» **GIVEN TASK**
Omit images. Retype all entries verbatim.

» **MATERIAL SUPPLIED**

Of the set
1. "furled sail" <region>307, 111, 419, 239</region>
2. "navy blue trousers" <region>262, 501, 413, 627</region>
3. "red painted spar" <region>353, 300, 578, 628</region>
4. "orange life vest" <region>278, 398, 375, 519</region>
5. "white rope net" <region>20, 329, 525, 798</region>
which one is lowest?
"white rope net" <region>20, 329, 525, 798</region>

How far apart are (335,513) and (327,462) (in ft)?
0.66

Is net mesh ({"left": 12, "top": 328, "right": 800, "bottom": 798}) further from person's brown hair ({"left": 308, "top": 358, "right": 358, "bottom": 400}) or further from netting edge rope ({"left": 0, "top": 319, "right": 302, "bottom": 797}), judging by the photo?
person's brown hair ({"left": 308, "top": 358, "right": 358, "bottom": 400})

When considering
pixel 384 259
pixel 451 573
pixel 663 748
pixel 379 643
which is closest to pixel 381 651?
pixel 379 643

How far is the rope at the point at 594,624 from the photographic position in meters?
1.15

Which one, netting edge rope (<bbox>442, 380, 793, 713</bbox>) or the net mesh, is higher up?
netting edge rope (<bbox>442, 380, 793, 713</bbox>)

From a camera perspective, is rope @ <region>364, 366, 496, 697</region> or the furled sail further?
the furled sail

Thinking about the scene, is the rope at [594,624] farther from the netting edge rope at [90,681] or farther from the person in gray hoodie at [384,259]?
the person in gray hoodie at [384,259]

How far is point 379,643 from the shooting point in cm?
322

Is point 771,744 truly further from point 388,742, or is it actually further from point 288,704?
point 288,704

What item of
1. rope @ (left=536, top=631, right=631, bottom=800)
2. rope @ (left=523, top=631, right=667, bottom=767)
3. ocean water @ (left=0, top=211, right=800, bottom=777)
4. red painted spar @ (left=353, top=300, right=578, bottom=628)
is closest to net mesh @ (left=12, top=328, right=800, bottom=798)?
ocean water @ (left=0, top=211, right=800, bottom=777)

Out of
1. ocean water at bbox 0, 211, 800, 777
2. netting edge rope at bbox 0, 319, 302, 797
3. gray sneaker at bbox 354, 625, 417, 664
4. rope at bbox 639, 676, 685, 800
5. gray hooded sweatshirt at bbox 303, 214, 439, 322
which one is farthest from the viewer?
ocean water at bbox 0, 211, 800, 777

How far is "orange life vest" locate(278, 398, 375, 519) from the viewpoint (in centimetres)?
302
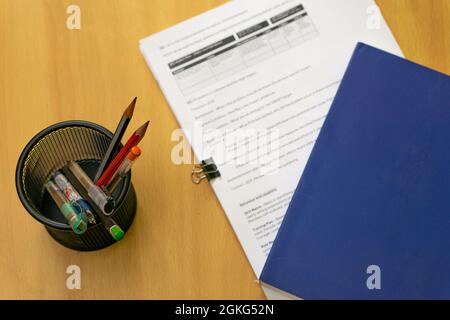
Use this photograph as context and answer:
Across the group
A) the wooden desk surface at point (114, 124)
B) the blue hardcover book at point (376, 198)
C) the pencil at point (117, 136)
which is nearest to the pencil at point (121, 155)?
the pencil at point (117, 136)

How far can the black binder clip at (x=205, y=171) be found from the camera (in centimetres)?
82

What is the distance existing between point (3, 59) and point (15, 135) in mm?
124

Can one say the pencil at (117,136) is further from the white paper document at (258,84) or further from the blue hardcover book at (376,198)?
the blue hardcover book at (376,198)

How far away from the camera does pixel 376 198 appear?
80 centimetres

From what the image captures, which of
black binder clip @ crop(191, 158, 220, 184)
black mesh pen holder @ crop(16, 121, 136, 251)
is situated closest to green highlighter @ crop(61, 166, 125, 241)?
black mesh pen holder @ crop(16, 121, 136, 251)

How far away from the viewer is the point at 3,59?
0.86 meters

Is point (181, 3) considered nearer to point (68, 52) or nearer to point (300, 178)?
point (68, 52)

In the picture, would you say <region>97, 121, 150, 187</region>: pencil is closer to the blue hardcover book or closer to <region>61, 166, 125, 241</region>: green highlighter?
<region>61, 166, 125, 241</region>: green highlighter

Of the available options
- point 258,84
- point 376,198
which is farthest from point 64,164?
point 376,198

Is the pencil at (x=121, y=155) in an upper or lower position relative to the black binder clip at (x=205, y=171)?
upper

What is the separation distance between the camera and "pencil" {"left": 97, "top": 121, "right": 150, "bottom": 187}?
0.69m

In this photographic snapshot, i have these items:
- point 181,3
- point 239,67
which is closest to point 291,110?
point 239,67

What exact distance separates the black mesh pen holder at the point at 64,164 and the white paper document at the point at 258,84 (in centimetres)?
14
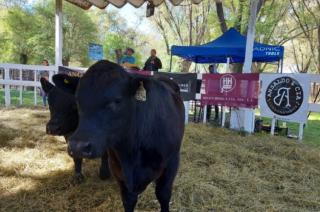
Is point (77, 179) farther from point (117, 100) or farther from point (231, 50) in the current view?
point (231, 50)

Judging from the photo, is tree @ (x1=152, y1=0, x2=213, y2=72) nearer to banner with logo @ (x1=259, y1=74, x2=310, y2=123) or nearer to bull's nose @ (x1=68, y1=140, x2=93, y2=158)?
banner with logo @ (x1=259, y1=74, x2=310, y2=123)

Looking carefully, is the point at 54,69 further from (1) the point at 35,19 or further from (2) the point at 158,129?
(1) the point at 35,19

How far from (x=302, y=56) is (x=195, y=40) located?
420 inches

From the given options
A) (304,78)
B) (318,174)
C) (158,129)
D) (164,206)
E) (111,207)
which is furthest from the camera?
(304,78)

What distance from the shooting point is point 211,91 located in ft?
24.9

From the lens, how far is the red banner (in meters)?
6.87

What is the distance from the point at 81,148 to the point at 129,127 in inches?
20.6

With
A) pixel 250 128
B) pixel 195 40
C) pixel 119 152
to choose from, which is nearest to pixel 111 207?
pixel 119 152

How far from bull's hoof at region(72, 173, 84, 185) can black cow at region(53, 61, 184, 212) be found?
132 cm

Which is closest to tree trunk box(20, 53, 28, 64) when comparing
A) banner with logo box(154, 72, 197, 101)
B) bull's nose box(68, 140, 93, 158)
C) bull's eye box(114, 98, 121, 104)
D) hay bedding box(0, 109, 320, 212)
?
banner with logo box(154, 72, 197, 101)

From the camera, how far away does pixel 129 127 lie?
93.3 inches

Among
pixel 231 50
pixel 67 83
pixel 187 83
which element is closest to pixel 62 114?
pixel 67 83

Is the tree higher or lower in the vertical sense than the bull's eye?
higher

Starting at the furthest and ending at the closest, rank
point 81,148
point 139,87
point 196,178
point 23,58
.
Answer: point 23,58
point 196,178
point 139,87
point 81,148
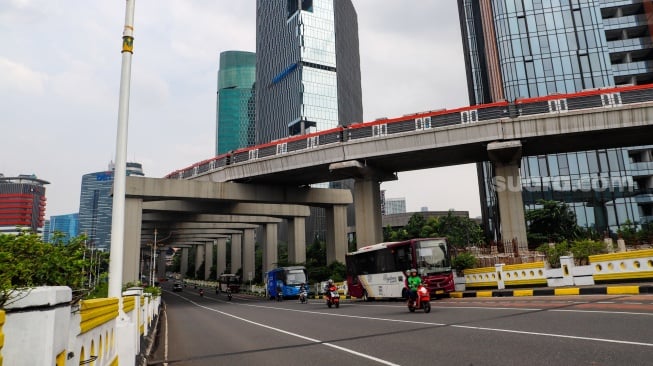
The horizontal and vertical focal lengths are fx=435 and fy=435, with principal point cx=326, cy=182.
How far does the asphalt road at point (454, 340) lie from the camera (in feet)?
23.0

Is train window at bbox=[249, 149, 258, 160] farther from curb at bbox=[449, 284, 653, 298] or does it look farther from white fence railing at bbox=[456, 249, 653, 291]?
curb at bbox=[449, 284, 653, 298]

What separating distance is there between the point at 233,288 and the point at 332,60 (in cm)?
8361

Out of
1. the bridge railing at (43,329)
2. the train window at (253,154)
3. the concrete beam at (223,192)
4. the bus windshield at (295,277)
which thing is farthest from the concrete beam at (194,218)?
the bridge railing at (43,329)

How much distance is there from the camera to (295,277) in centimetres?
3841

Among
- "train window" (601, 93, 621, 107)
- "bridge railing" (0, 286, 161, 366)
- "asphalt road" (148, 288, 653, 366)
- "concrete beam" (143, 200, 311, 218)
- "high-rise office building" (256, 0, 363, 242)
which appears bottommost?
"asphalt road" (148, 288, 653, 366)

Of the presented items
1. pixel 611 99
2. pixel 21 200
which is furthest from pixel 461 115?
pixel 21 200

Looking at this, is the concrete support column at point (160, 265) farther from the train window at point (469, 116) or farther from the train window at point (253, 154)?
the train window at point (469, 116)

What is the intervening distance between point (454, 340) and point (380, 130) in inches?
952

» **RESULT OF THIS TASK**
Of the set
1. "furled sail" <region>307, 111, 419, 239</region>
2. "navy blue trousers" <region>262, 501, 413, 627</region>
3. "red painted spar" <region>353, 300, 578, 628</region>
4. "orange life vest" <region>278, 398, 375, 519</region>
5. "white rope net" <region>20, 329, 525, 798</region>
which one is lowest?
"white rope net" <region>20, 329, 525, 798</region>

How far apart are (335,513) and (327,462) (in ft)?
0.66

Is net mesh ({"left": 12, "top": 328, "right": 800, "bottom": 798}) further from person's brown hair ({"left": 308, "top": 358, "right": 358, "bottom": 400}) or further from netting edge rope ({"left": 0, "top": 319, "right": 302, "bottom": 797}), judging by the photo?
person's brown hair ({"left": 308, "top": 358, "right": 358, "bottom": 400})

When considering
pixel 384 259
pixel 451 573
pixel 663 748
pixel 379 643
which is closest to pixel 381 651?
pixel 379 643

How far is the rope at the point at 594,624 from the photographic position in meters?
1.15

Which one, netting edge rope (<bbox>442, 380, 793, 713</bbox>) or the net mesh, is higher up?
netting edge rope (<bbox>442, 380, 793, 713</bbox>)

From a camera perspective, is rope @ <region>364, 366, 496, 697</region> or the furled sail further?
the furled sail

Thinking about the scene, is the rope at [594,624] farther from the netting edge rope at [90,681] or farther from the person in gray hoodie at [384,259]?
the person in gray hoodie at [384,259]

How far is point 379,643 from the shooting point in cm?
322

Is point 771,744 truly further from point 388,742, or is it actually further from point 288,704?
point 288,704

What item of
1. rope @ (left=536, top=631, right=631, bottom=800)
2. rope @ (left=523, top=631, right=667, bottom=767)
3. ocean water @ (left=0, top=211, right=800, bottom=777)
4. red painted spar @ (left=353, top=300, right=578, bottom=628)
is closest to net mesh @ (left=12, top=328, right=800, bottom=798)?
ocean water @ (left=0, top=211, right=800, bottom=777)

Out of
1. ocean water at bbox 0, 211, 800, 777
2. netting edge rope at bbox 0, 319, 302, 797
3. gray sneaker at bbox 354, 625, 417, 664
4. rope at bbox 639, 676, 685, 800
5. gray hooded sweatshirt at bbox 303, 214, 439, 322
which one is farthest from the viewer?
ocean water at bbox 0, 211, 800, 777

How far is "orange life vest" locate(278, 398, 375, 519) from the viewpoint (in centimetres)?
302
Use this photograph as context and answer:
Across the group
A) the wooden desk surface at point (114, 124)
B) the blue hardcover book at point (376, 198)
C) the pencil at point (117, 136)
which is nearest to the pencil at point (121, 155)?
the pencil at point (117, 136)

How far can the black binder clip at (x=205, y=171) be found from the camera (in centimetres)?
82

What is the distance existing between point (3, 59) and point (15, 135) in mm?
124

Can one say the pencil at (117,136) is further from the white paper document at (258,84) or further from the blue hardcover book at (376,198)?
the blue hardcover book at (376,198)

How far away from the camera does pixel 376 198 appear?
80 centimetres

From what the image captures, which of
black binder clip @ crop(191, 158, 220, 184)
black mesh pen holder @ crop(16, 121, 136, 251)
is situated closest to green highlighter @ crop(61, 166, 125, 241)?
black mesh pen holder @ crop(16, 121, 136, 251)

How far away from the viewer is the point at 3,59?
0.86 meters

Is point (181, 3) considered nearer to point (68, 52) or nearer to point (300, 178)?
point (68, 52)

In the picture, would you say <region>97, 121, 150, 187</region>: pencil is closer to the blue hardcover book or closer to <region>61, 166, 125, 241</region>: green highlighter?
<region>61, 166, 125, 241</region>: green highlighter

Of the available options
- point 258,84
- point 376,198
which is farthest from point 64,164?
point 376,198

Is the pencil at (x=121, y=155) in an upper or lower position relative to the black binder clip at (x=205, y=171)?
upper

What is the separation distance between the camera and "pencil" {"left": 97, "top": 121, "right": 150, "bottom": 187}?
0.69m

In this photographic snapshot, i have these items:
- point 181,3
- point 239,67
which is closest to point 291,110?
point 239,67

What exact distance separates the black mesh pen holder at the point at 64,164 and the white paper document at the point at 258,84 (in centimetres)?
14
Is point (77, 179) farther from point (117, 100) or farther from point (231, 50) in the current view?
point (231, 50)

Judging from the photo, is tree @ (x1=152, y1=0, x2=213, y2=72) nearer to banner with logo @ (x1=259, y1=74, x2=310, y2=123) or nearer to bull's nose @ (x1=68, y1=140, x2=93, y2=158)?
banner with logo @ (x1=259, y1=74, x2=310, y2=123)

Looking carefully, is the point at 54,69 further from (1) the point at 35,19 or further from (2) the point at 158,129?
(1) the point at 35,19

How far from (x=302, y=56) is (x=195, y=40) located?
420 inches

From the given options
A) (304,78)
B) (318,174)
C) (158,129)
D) (164,206)
E) (111,207)
which is furthest from the camera?
(304,78)

What distance from the shooting point is point 211,91 located in ft?
24.9

From the lens, how far is the red banner (in meters)?
6.87

What is the distance from the point at 81,148 to the point at 129,127 in inches?
20.6

With
A) pixel 250 128
B) pixel 195 40
C) pixel 119 152
to choose from, which is nearest to pixel 111 207?
pixel 119 152

How far from bull's hoof at region(72, 173, 84, 185) can black cow at region(53, 61, 184, 212) be found?
132 cm

Which is closest to tree trunk box(20, 53, 28, 64) when comparing
A) banner with logo box(154, 72, 197, 101)
B) bull's nose box(68, 140, 93, 158)
C) bull's eye box(114, 98, 121, 104)
D) hay bedding box(0, 109, 320, 212)
?
banner with logo box(154, 72, 197, 101)

From the camera, how far away does pixel 129 127 lie?
93.3 inches

Among
pixel 231 50
pixel 67 83
pixel 187 83
which element is closest to pixel 62 114?
pixel 67 83

Is the tree higher or lower in the vertical sense than the bull's eye?
higher

Starting at the furthest and ending at the closest, rank
point 81,148
point 139,87
point 196,178
point 23,58
.
Answer: point 23,58
point 196,178
point 139,87
point 81,148
The horizontal and vertical focal lengths are fx=435 and fy=435, with principal point cx=326, cy=182.
How far does the asphalt road at point (454, 340) lie from the camera (in feet)?
23.0

Is train window at bbox=[249, 149, 258, 160] farther from curb at bbox=[449, 284, 653, 298] or does it look farther from white fence railing at bbox=[456, 249, 653, 291]?
curb at bbox=[449, 284, 653, 298]

What separating distance is there between the point at 233,288 and the point at 332,60 (in cm)?
8361

Out of
1. the bridge railing at (43,329)
2. the train window at (253,154)
3. the concrete beam at (223,192)
4. the bus windshield at (295,277)
which thing is farthest from the concrete beam at (194,218)?
the bridge railing at (43,329)

How much distance is there from the camera to (295,277) in centimetres?
3841

Among
- "train window" (601, 93, 621, 107)
- "bridge railing" (0, 286, 161, 366)
- "asphalt road" (148, 288, 653, 366)
- "concrete beam" (143, 200, 311, 218)
- "high-rise office building" (256, 0, 363, 242)
which appears bottommost?
"asphalt road" (148, 288, 653, 366)

Of the presented items
1. pixel 611 99
2. pixel 21 200
which is furthest from pixel 461 115?
pixel 21 200

Looking at this, is the concrete support column at point (160, 265) farther from the train window at point (469, 116) or farther from the train window at point (253, 154)?
the train window at point (469, 116)

What is the intervening distance between point (454, 340) and point (380, 130) in inches?
952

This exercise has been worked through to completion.